I’m trying to push harder this week to try and get an implemented working version of the active segmentation approach. I started inserting my already existing code parts in the PCL API, created the base classes and added the basic functionalities to it. I’m planing on creating a flowchart to illustrate how things work, but life keeps getting in the way:). Anyway, I am having a little bit of trouble on deciding which way to go after I have the fixation point and the boundary map. I have to decide on doing this the way the guys did it in the original publication and implement a mapping between the 2d image and point cloud, or I could try implementing it using region growing having the fixation point as the seed. I will have to decide on this, or maybe try out both and see where that leads me.

As I mentioned in my first entry, I have decided to implement/adapt the Active Segmentation with Fixation approach first, developed by A.Mishra. As a first step I took the time and thoroughly studied the works of the aforementioned author, and found that there are several improvements to the first approach. Details on this can be found on the authors home page.

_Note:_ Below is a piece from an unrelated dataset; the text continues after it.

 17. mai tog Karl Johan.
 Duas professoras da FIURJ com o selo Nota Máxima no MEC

For those who are not familiar how active segmentation based on fixation works and don’t want or don’t have the time to read the initial paper here is a short description. The reasoning behind the choice of segmenting based on a fixation point originates from the way humans perceive objects in their surroundings. This method proposes an approach where we do not segment the whole image in several regions and then reason on what these regions might be, but segment only the region which contains our fixation point. So in short segmenting an object from the scene implies finding a “fixation point” and finding the contour of the object that encloses our point of interest. The main steps of the segmentation algorithm are(these steps are for rgb images using monocular cues):

- Obtain the boundary map
- Improve boundary map using using monocular cues.
- Set fixation points (points chosen must be part of the object we want to segment out).
- Convert to polar coordinates around the fixation point
- Search for shortest path/ apply graph-cut algorithm in order to find the contour of the object.
- Convert back to Cartesian space, points found on the “left” of the shortest path in polar space belong to our object of interest.

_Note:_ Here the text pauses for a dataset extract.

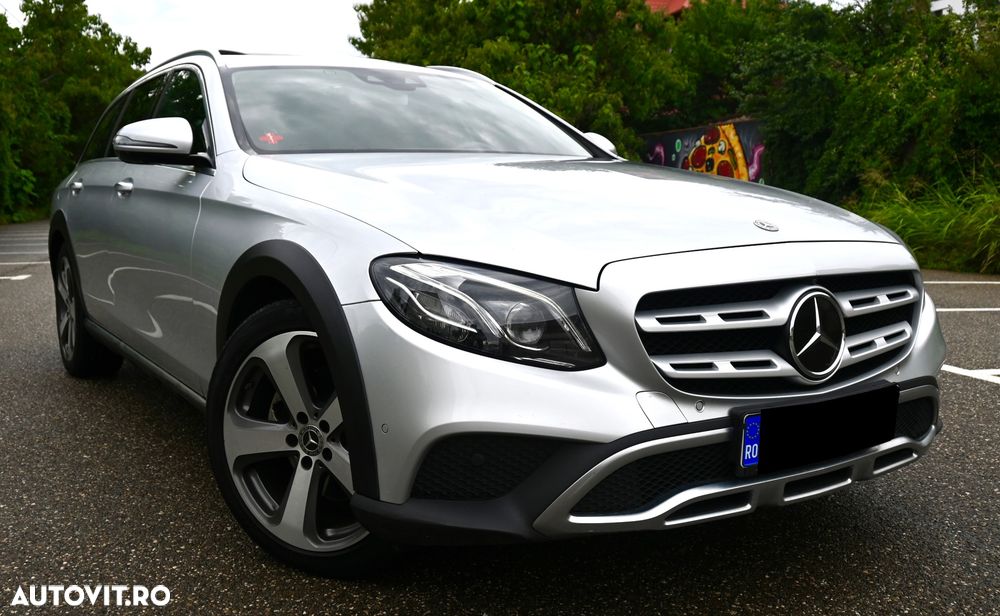 Mercedes-Benz E 220 d 4Matic All-Terrain 9G-TRONIC Avantgarde - 2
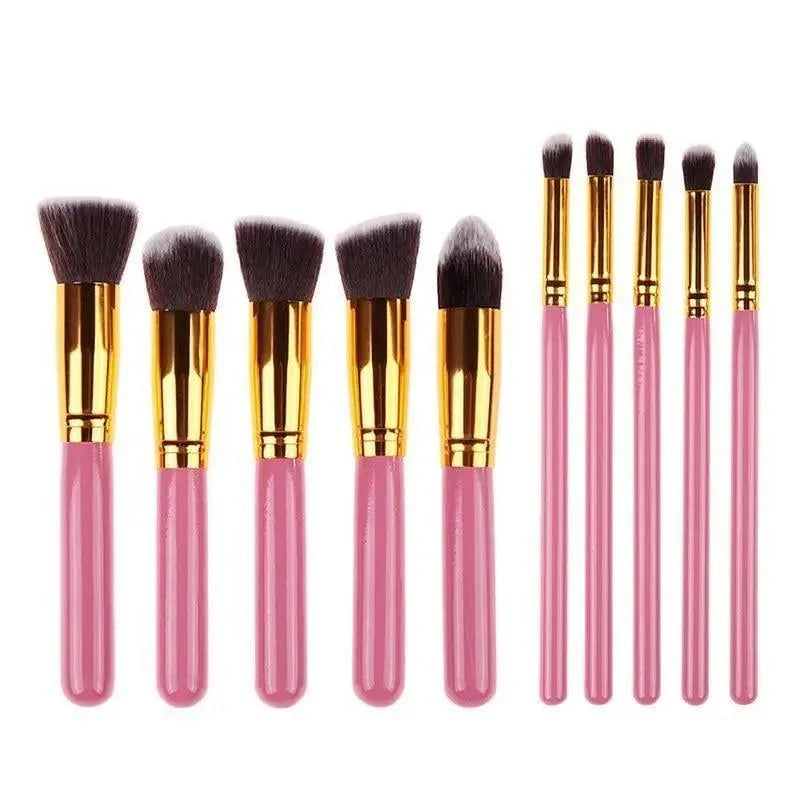Professional Makeup Brush Set-- Face and Eye Collection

Later works improve on this method among other things by adding an automated fixation strategy for finding interest points and by using depth information. Although, as stated in the work of A. Mishra we can find object boundaries by checking for depth discontinuities, but often these boundary points do not correspond to the true boundaries of the objects. In order to find the true boundaries color and texture cues are recommended. While the purpose of my project is the implementation of the segmentation algorithm, if I find the time for it, I will pursue the implementation of a fixation strategy.

Implementation wise I have created the basic API of the segmentation based on the the other segmentation algorithms already implemented in PCL. I played around with existing implementations of boundary detection and I realized that I will probably be able to use the code of my fellow GSOC developer Changhyun Choi. I am looking forward to seeing how his different implementations of edge detection will influence the performance of segmentation.

I will be back with more information soon (mostly on implementation issues).

These past weeks I have been reading up on the two segmentation methods described in the papers (Mean-shift and Active Segmentation in Robotics) and in the meanwhile checking out the segmentation API and the available tutorials in PCL. I worked on setting up my environment and making everything work. My next steps will involve doing some research on the adaptation of Active Segmentation to 3D data as well as creating some draft classes and outlining the main steps of the method.